The construction of China’s first third-generation nuclear plant, the Sanmen power plant, is set to begin in March, the State Nuclear Power Technology Company (SNPTC) said Thursday.
Wang Binghua, SNPTC’s chairman of the board, said the plant in east China’s Zhejiang Province was expected to generate power by August 2013. It would also become the world’s first AP1000 nuclear plant.
The AP1000 technology, designed by the US-based Westinghouse company, is an advanced technology approved by the US Nuclear Regulatory Commission, but it has never been actually used in any operating power plant.
The construction of the Haiyang nuclear power plant in Shandong province using the same AP1000 technology will also begin later this year.
The SNPTC would buy four third-generation PWRs from the Westinghouse, including its technologies, according to a contract signed last July.
Wang said the preparation work was right on track. The SNPTC had received 2.2 tons of technological documents from Westinghouse.
In addition, the company had agreed to purchase 4,000 tons of steel sheets from the country’s largest steel maker, the Baosteel, to produce safety shells.
In his visit to the SNPTC on Thursday, Chinese Vice Premier Zeng Peiyan hailed the country’s progress in the field, and appreciated the company’s negotiation efforts in introducing the third generation nuclear technologies.
He also urged the company to accelerate the pace of independent development of nuclear power technologies. The SNPTC, established in May last year, was "a strategic step in improving national nuclear power system construction and promote technology independence," he said.
Related government departments, program owners and major shareholders are required to step up support to the company, he said.
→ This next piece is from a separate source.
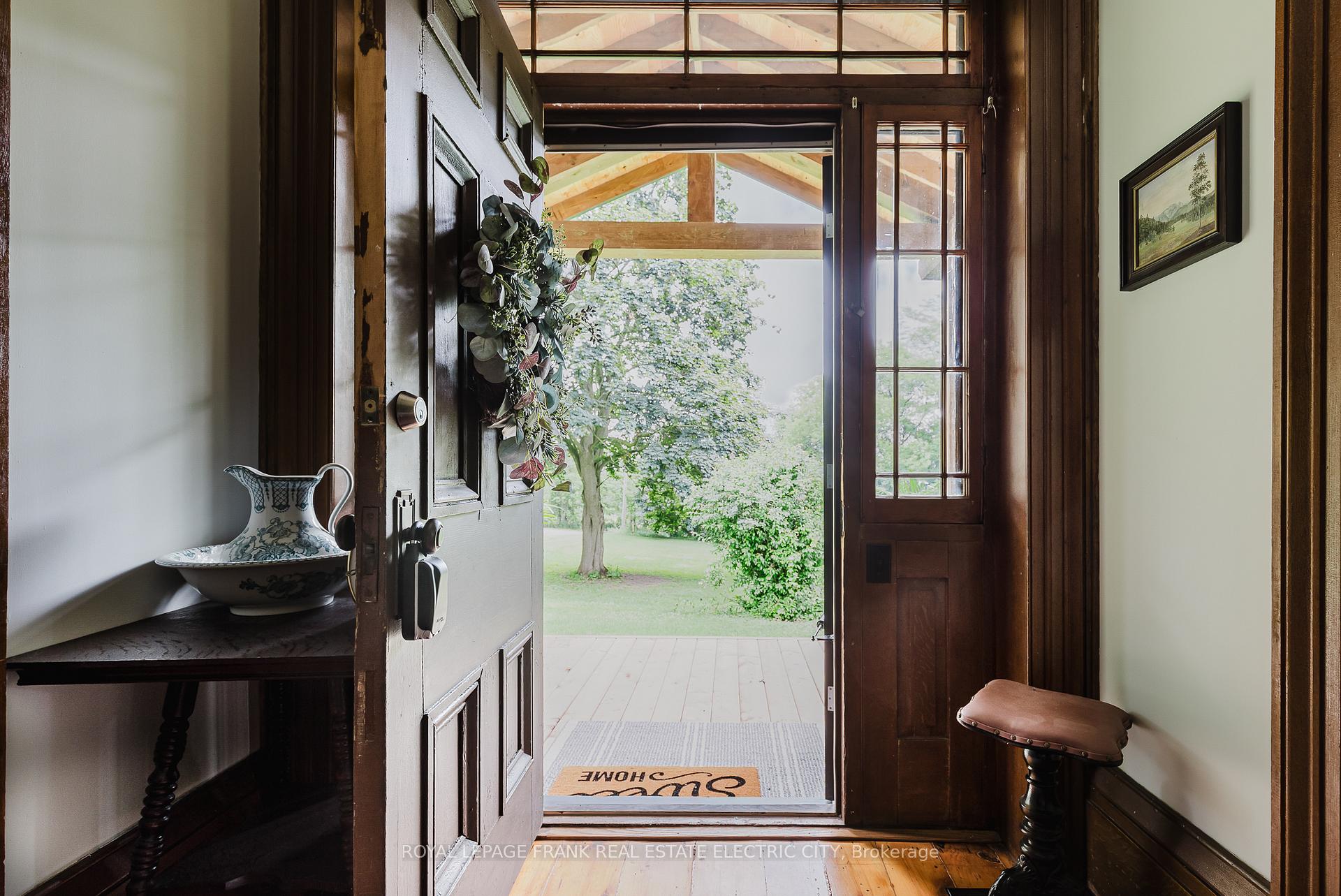 Photo 4 of 4242 Cedar Valley Road, Clarington, Rural Clarington — HOMEH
China currently has 11 nuclear generating units in operation. Three of them used domestic technologies, two were equipped with Russian technologies, four with French technologies and two were Canadian designed. All of them employed the second-generation technologies.
According to the government plan, China will have an installed nuclear power capacity of 40 million kilowatts by 2020, accounting for four percent of the country’s total.